Dzień 22 lipca był dla austro-węgierskiej 4 Armii dniem kolejnych zaciętych walk, ciężkie boje toczyły się m.in. pod Niedrzwicą Małą (ob. Niedrzwica Kościelna), jednak 217 rez. pp "trafił się" tym razem spokojniejszy odcinek. Pułk otrzymał rozkaz by utrzymując styczność ze znajdującą się po prawej stronie 24 DP przesunął się z zajmowanej dotąd linii Nowa Góra – Osiny w kierunku linii Majdan Chmielnicki – centrum wsi Cuple, którą obsadzały nieliczne straże tylne przeciwnika. Pułk maszerował leśną drogą Nowa Góra – Majdan Chmielnicki i w odległości 1 km na południe od Majdanu Chmielnickiego zatrzymał się na leśny postój. W godzinach popołudniowych II batalion (z prawej strony) i I batalion (z lewej strony) zajęły pozycje wyjściowe do ataku pomiędzy drogą Nowa Góra – Majdan Chmielnicki a otwartym polem leżącym na południe od centrum Cupli. Atak został jednak odwołany przez dowództwo dywizji - do akcji wkroczyła jedynie niemiecka artyleria, która po zapadnięciu ciemności ostrzelała Majdan i Cuple, podpalając obie wioski. Jak się okazało wystarczyło to w zupełności – wysłane około północy patrole stwierdziły odejście Rosjan z zajmowanych przez nich pozycji.

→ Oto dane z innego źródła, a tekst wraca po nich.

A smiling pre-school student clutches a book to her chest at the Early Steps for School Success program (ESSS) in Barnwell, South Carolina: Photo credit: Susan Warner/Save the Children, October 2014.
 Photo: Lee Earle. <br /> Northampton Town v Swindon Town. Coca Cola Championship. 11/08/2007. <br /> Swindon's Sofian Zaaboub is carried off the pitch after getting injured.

Następnym celem który wyznaczono 217 rez. pp do osiągnięcia była linia Kierz – wzgórze 225 na północny-wschód od Poniatowej – jak się wkrótce miało okazać żołnierze mieli na niej spędzić kilka następnych dni. Po jej osiągnięciu w dniu 23 lipca II batalion okopał się na odcinku: północny kraniec Krza – wzgórze 227, pozostawiając jedną kompanię jako rezerwę na terenie gorzelni w Krzu. Z prawej strony znajdowały się stanowiska 15 pp honwedów natomiast na lewo od II batalionu aż do wzgórza 225 wkopał się w ziemię III batalion z trzema kompaniami w pierwszej linii. Z powodu nadmiernego rozciągnięcia odcinka zajmowanego przez te dwa bataliony koniecznym stało się by został on uzupełniony częściami I batalionu w postaci 1 komp./I i 3 komp./I. Dalej za lewym skrzydłem III batalionu znajdowały się pozycje 220 rez. pp. Rosjanie byli niedaleko – tym razem nie były to ich straże tylne ale ponownie pełnowartościowe jednostki frontowe, które zajmowały przygotowane zawczasu umocnienia (na niektórych odcinkach stwierdzono później nawet obecność pól minowych) ciągnące się od folwarku Ignaców przez południowe obrzeża Góry, zachodnie krańce Szczuczek aż do wzgórza 227 na północny-wschód od Kraczewic. Bezpośrednio przed rosyjskimi pozycjami znajdowała się wieś Chmielnik, która – jak stwierdziło niemieckie rozpoznanie – była w przeważającej części wolna od Rosjan.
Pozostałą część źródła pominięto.